Pemda Mentawai hanya mendapat pembagian Dana Alokasi Khusus Dana Reboisasi Rp2 miliar dari pemerintah pusat hasil eksploitasi hutan Mentawai. Pendapatan itu sangat timpang dibanding pendapatan asli daerah dari sektor pariwisata di Mentawai yang menyumbang Rp10 miliar setahun.
“Kita rugi, kayu kita habis, kita yang kena dampaknya banjir, dana Corporate Social Responsibility (CSR) pun tidak kita terima, bahkan laporannya tidak ada,” kata Korta.
Melki Sanenek tak sendiri, Absalom Sakailoat, salah satu tetua suku Sakailoat juga menolak HTI. Pria 70 tahun itu mengetahui kehadiran HTI di kampungnya namun tak mengerti apa tujuannya.
Absalom menyebutkan menguasai tanah sukunya tanpa izin merupakan tindakan yang tak bisa dibenarkan.
Direktur Yayasan Citra Mandiri (YCM) Mentawai, Rifai mengatakan pengakuan melalui Peraturan Daerah Nomor 11 Tahun 2017 tentang Perda PPUMA harus dimanfaatkan terutama oleh masyarakat agar kedudukan mereka selaku Masyarakat Adat sah sebagai subyek hukum.

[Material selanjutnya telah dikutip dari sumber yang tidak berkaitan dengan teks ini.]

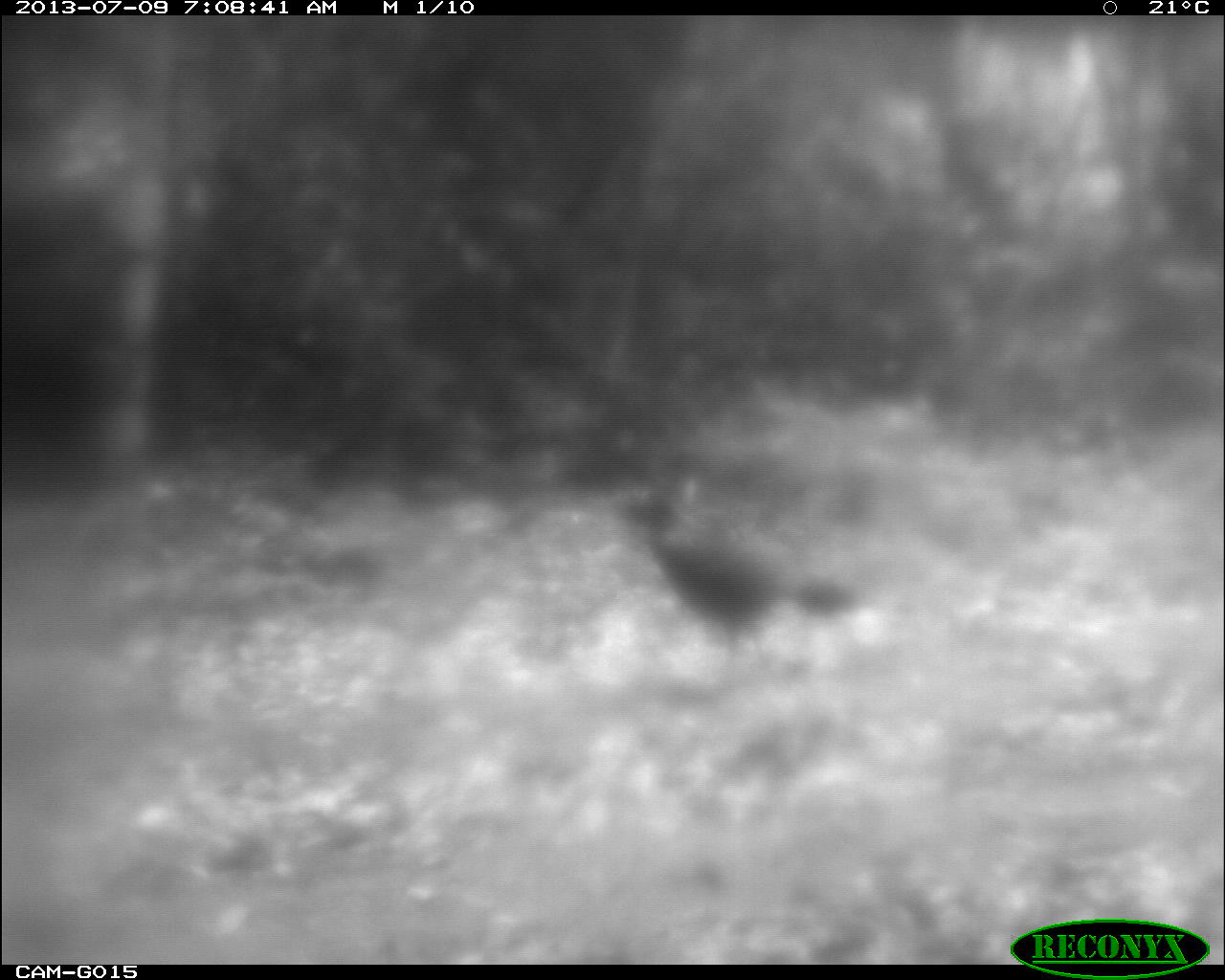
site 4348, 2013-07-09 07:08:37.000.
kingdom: Animalia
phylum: Chordata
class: Aves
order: Galliformes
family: Cracidae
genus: Crax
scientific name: Crax rubra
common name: great curassow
Crax rubra (great curassow), count 1, sex female.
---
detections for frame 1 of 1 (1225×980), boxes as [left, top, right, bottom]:
crax rubra: [646, 450, 857, 667]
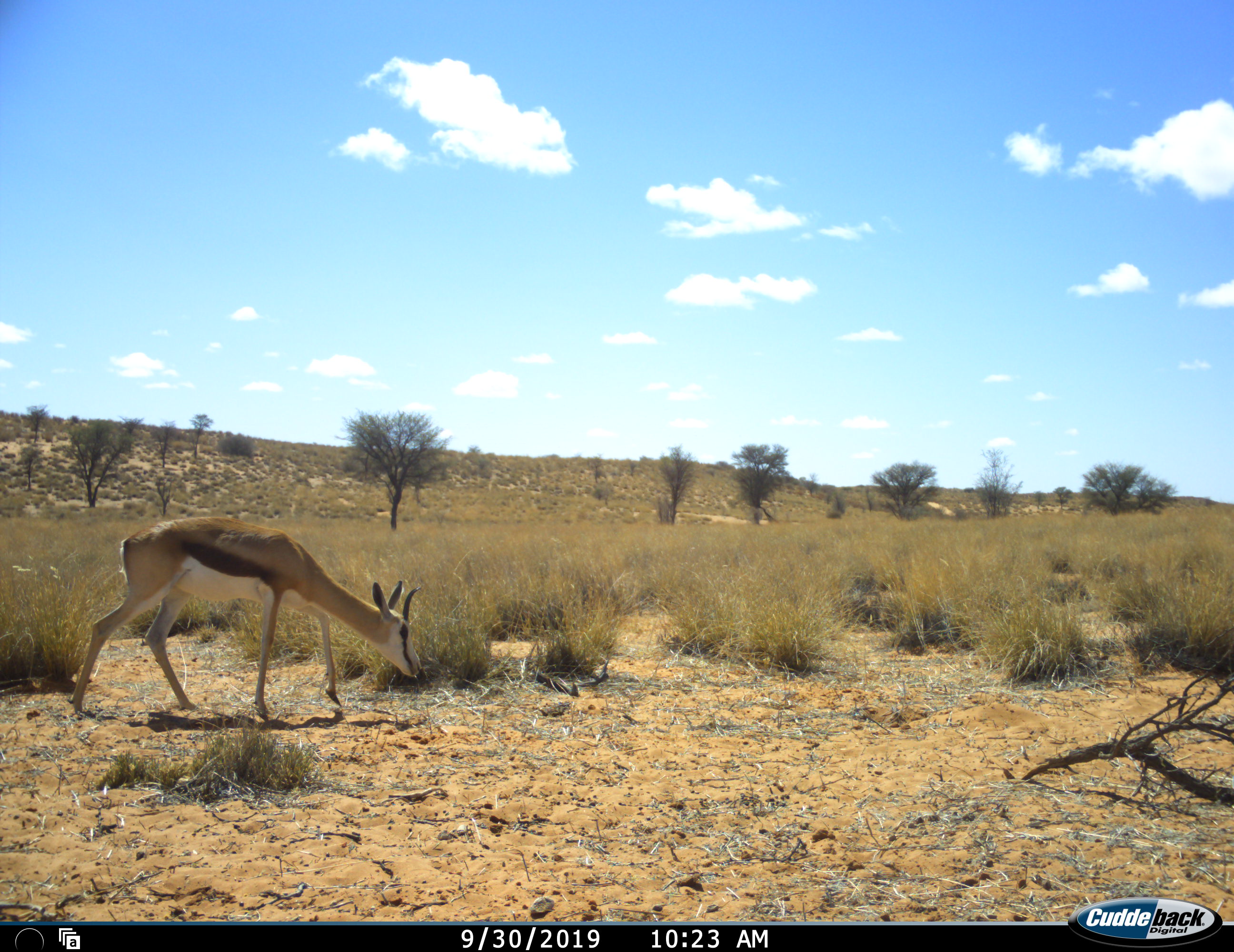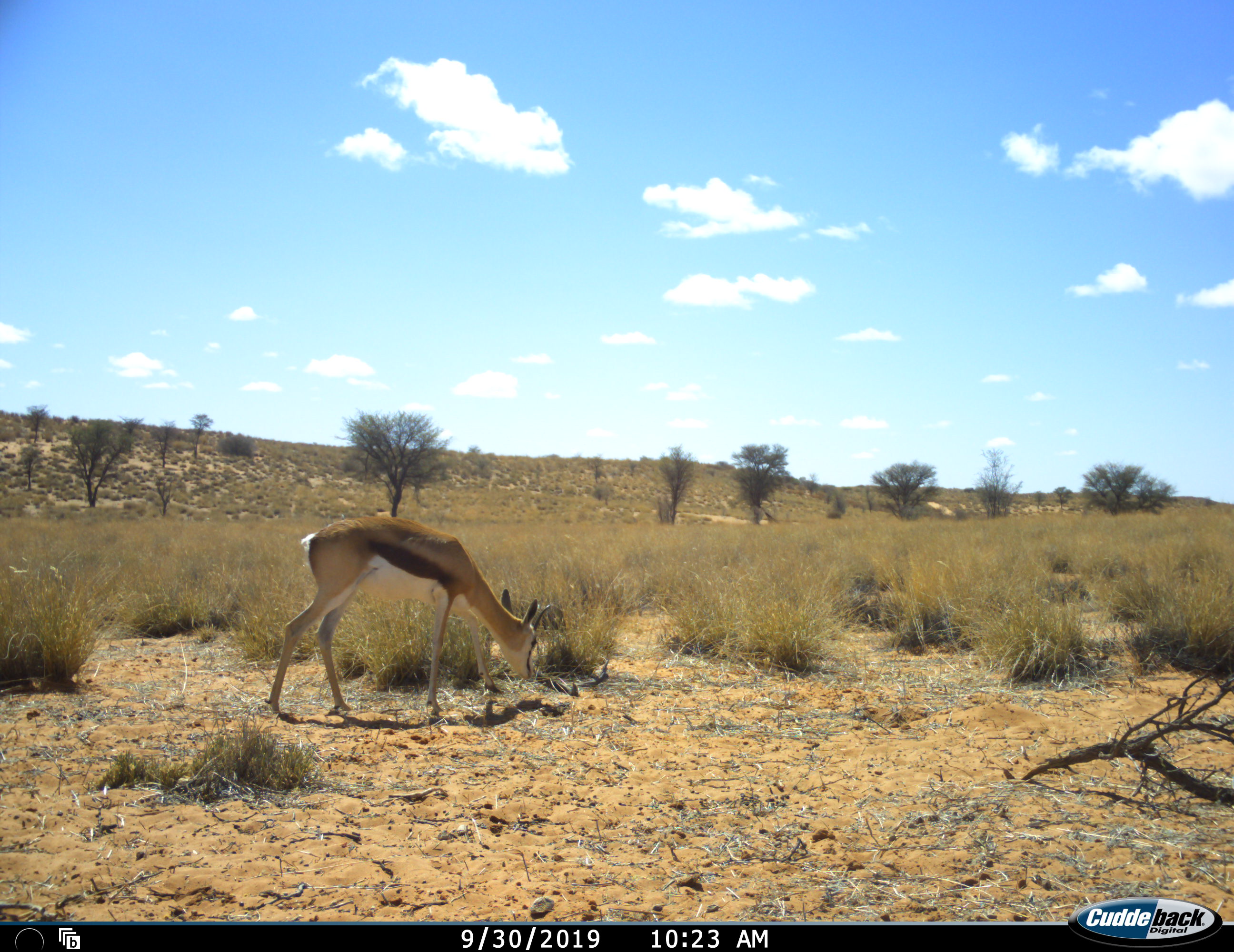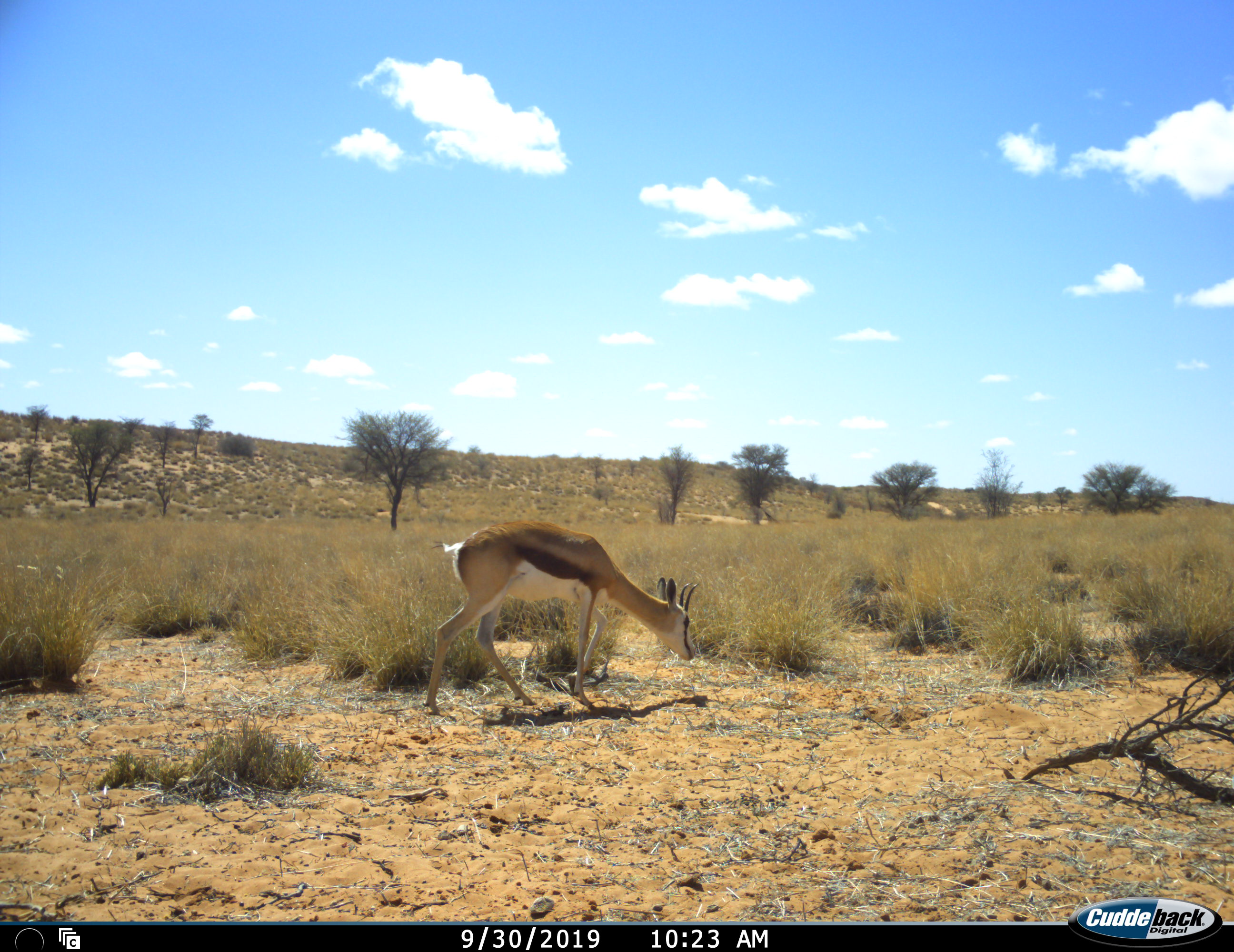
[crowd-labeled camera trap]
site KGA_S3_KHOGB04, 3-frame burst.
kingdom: Animalia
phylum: Chordata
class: Mammalia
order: Artiodactyla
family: Bovidae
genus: Antidorcas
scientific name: Antidorcas marsupialis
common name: springbok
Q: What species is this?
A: Springbok (Antidorcas marsupialis).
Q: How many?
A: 1.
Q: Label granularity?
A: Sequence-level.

Dengan demikian, lanjut Rifai sebagai subyek hukum mereka bisa menegakkan hak-hak adatnya ketika berhadapan dengan subjek hukum yang lain baik perusahaan maupun pemerintah.
“Ketika suku-suku pemilik tanah di lokasi HTI sudah memperoleh pengakuan, maka mereka bisa menolak HTI jika menurut mereka kehadiran HTI akan memberikan dampak negatif terhadap berbagai sektor kehidupan mereka. Tetapi jika menurut mereka kehadiran HTI bisa menjadi peluang bagi perbaikan berbagai aspek kehidupan mereka, mereka bisa menegosiasikan kepentingan mereka secara lebih kuat dengan pihak HTI dan pemerintah, berbasis pada hak-hak mereka yang harus dipenuhi oleh pihak lain yang ingin berhubungan dengan mereka selaku subyek hak dari hak-hak adat yang mereka miliki,” kata Rifai.
Perjuangan yang tidak asing bagi komunitas masyarakat adat. “Maka perlu saya tegaskan jika belum ada izin dari kami sebagai pemilik tanah maka tidak boleh mereka masuk. Tidak mudah menyelesaikan sengketa tanah di Mentawai, nenek moyang kami mati-matian mempertahankan tanah kami sejak dulu,” kata Absalom.
Liputan ini dihasilkan dengan dukungan oleh Internews’ Earth Journalism Network.